━━ Information supplied ━━

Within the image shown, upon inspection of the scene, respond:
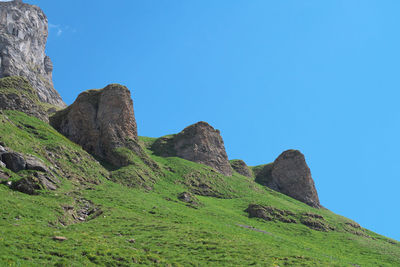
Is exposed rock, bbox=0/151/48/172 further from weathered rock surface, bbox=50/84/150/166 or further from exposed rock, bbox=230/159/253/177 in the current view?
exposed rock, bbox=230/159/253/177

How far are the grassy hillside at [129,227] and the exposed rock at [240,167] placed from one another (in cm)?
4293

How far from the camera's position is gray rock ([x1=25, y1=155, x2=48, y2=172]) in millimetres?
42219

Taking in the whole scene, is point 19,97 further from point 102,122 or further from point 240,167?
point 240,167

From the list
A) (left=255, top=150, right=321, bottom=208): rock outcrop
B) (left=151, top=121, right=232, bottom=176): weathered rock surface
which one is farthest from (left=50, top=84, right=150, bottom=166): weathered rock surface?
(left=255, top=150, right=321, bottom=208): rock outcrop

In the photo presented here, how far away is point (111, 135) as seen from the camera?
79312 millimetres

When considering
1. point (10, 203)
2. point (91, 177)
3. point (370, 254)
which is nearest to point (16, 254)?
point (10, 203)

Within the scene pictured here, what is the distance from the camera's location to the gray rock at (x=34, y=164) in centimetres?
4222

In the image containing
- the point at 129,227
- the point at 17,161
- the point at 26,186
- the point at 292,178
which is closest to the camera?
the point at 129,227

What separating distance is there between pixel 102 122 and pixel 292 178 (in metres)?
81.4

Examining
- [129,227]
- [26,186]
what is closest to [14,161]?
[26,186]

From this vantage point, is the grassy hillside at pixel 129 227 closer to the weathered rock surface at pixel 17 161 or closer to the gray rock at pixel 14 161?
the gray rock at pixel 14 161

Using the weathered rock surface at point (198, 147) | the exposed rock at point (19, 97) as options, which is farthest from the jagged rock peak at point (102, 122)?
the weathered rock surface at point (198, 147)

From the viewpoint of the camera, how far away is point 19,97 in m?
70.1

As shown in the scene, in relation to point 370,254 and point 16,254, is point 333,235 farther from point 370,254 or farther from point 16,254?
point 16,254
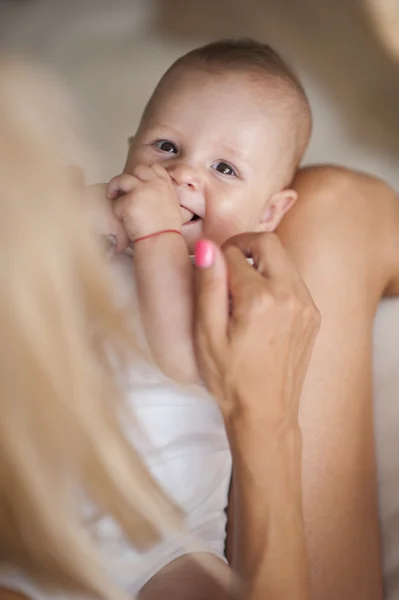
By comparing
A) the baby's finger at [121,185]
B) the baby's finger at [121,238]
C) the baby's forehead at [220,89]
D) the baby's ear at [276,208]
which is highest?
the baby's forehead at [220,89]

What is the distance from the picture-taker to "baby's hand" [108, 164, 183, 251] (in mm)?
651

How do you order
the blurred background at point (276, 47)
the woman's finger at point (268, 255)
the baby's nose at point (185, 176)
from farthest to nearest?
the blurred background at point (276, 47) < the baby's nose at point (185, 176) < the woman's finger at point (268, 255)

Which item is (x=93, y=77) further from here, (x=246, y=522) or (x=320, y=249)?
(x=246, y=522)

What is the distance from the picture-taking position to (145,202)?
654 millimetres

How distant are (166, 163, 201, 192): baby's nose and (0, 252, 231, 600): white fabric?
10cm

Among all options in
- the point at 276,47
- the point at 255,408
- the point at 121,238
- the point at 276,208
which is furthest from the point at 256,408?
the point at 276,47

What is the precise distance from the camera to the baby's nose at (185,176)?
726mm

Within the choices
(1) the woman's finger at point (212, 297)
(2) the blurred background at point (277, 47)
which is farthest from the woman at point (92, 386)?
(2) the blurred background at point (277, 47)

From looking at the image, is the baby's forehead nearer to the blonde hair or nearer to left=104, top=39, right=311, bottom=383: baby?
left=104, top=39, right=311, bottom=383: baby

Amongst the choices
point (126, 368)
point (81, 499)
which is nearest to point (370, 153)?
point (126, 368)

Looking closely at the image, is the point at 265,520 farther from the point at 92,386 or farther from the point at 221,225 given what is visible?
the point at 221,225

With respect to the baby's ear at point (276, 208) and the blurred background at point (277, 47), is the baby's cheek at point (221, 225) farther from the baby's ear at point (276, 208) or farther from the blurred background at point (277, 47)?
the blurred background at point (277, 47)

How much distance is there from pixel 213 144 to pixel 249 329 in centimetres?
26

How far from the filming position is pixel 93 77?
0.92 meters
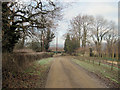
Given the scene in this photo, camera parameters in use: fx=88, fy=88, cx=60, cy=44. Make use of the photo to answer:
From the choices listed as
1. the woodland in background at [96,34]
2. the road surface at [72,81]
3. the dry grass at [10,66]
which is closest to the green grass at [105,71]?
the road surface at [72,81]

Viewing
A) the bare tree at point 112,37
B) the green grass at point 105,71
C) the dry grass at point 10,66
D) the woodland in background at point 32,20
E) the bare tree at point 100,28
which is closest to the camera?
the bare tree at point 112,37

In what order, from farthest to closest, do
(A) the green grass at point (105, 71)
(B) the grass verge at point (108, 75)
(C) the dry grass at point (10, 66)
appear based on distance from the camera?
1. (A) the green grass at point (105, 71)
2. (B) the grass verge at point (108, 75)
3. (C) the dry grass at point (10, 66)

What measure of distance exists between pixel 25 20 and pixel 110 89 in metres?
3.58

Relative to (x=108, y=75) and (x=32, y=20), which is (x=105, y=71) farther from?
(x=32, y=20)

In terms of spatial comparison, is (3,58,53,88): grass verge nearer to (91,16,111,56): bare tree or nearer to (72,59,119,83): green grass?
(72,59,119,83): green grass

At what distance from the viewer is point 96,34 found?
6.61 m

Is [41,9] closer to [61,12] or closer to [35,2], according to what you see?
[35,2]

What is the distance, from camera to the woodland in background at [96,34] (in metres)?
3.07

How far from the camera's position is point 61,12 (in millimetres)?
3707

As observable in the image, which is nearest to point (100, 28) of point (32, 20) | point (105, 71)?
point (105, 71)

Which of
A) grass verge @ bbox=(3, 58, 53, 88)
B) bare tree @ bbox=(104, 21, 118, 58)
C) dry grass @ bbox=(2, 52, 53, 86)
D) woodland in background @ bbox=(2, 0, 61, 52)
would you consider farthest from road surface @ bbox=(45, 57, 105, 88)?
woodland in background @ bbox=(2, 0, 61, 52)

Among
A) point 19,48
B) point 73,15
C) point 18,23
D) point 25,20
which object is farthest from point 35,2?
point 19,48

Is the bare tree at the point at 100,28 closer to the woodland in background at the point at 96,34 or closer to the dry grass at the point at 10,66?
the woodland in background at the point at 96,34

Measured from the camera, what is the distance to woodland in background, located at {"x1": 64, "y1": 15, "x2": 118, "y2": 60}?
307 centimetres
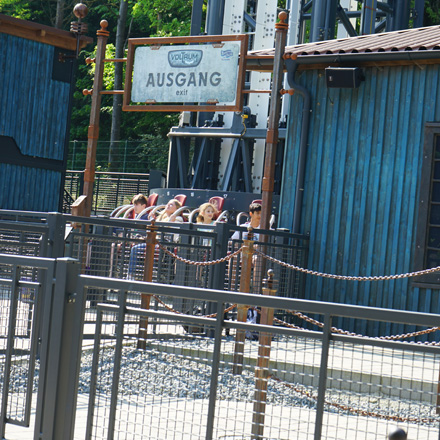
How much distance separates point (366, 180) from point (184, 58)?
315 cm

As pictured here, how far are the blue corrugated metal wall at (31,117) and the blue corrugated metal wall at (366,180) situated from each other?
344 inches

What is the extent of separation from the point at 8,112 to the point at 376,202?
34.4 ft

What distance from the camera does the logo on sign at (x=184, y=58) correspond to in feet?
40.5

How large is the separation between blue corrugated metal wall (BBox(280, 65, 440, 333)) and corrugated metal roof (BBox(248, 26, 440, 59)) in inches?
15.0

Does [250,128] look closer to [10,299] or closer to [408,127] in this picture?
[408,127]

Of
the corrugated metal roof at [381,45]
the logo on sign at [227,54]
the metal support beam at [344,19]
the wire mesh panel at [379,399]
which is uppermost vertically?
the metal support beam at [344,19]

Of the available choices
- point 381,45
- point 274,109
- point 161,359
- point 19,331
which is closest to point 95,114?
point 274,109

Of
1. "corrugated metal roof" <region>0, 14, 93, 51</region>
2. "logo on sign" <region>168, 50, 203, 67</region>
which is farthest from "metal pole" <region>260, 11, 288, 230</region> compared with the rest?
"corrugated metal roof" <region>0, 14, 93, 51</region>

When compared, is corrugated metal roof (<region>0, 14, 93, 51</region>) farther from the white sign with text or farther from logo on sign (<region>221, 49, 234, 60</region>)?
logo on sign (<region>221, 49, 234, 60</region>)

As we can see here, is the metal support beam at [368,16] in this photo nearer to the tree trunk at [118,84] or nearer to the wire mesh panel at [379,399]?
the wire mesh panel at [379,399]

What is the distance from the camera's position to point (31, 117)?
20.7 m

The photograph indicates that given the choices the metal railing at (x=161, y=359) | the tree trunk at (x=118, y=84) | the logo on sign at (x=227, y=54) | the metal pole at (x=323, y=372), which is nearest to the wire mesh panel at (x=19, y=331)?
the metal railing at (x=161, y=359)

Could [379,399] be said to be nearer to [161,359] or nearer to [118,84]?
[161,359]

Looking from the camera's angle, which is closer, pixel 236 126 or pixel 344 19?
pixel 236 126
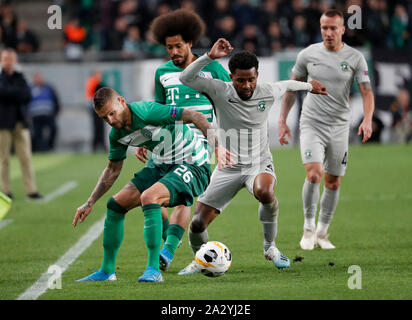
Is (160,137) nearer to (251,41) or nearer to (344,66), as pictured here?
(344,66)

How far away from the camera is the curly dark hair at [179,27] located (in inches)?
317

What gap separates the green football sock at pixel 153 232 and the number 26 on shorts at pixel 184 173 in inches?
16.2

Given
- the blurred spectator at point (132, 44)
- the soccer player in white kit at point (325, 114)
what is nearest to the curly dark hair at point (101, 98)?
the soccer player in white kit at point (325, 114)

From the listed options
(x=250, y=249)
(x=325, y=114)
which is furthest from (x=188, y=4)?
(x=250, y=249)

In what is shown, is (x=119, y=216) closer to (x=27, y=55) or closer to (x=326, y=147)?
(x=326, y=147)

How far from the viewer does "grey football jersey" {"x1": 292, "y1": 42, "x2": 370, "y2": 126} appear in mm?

━━━

What you have to do - Reproduce verbatim, and only, the lines starting at the one that contains "What is the distance from the camera's position" and ending with the final line of the records; leave out the pictures.

Answer to this exercise -
What is the distance from the camera's position to point (31, 117)?
20.7 m

The photograph indicates that given the choices the metal railing at (x=161, y=359) | the tree trunk at (x=118, y=84) | the logo on sign at (x=227, y=54) | the metal pole at (x=323, y=372), which is nearest to the wire mesh panel at (x=19, y=331)?
the metal railing at (x=161, y=359)

Could [379,399] be said to be nearer to [161,359] or nearer to [118,84]?
[161,359]

Looking from the camera's angle, which is closer, pixel 236 126 or pixel 344 19?
pixel 236 126
Is (160,137) nearer to (251,41) or nearer to (344,66), as pictured here?
(344,66)

How far away from the camera is the curly dark hair at [179,27] located (in inches)?
317

What gap separates the green football sock at pixel 153 232 and the number 26 on shorts at pixel 184 173 in inches?
16.2

Given
- the blurred spectator at point (132, 44)
- the soccer player in white kit at point (325, 114)
what is nearest to the curly dark hair at point (101, 98)?
the soccer player in white kit at point (325, 114)

From the listed options
(x=250, y=249)
(x=325, y=114)
which is furthest from (x=188, y=4)?
(x=250, y=249)

In what is shown, is (x=119, y=216) closer to (x=27, y=55) or closer to (x=326, y=147)?
(x=326, y=147)

How far from the viewer does "grey football jersey" {"x1": 292, "y1": 42, "x2": 370, "y2": 126} appear in mm?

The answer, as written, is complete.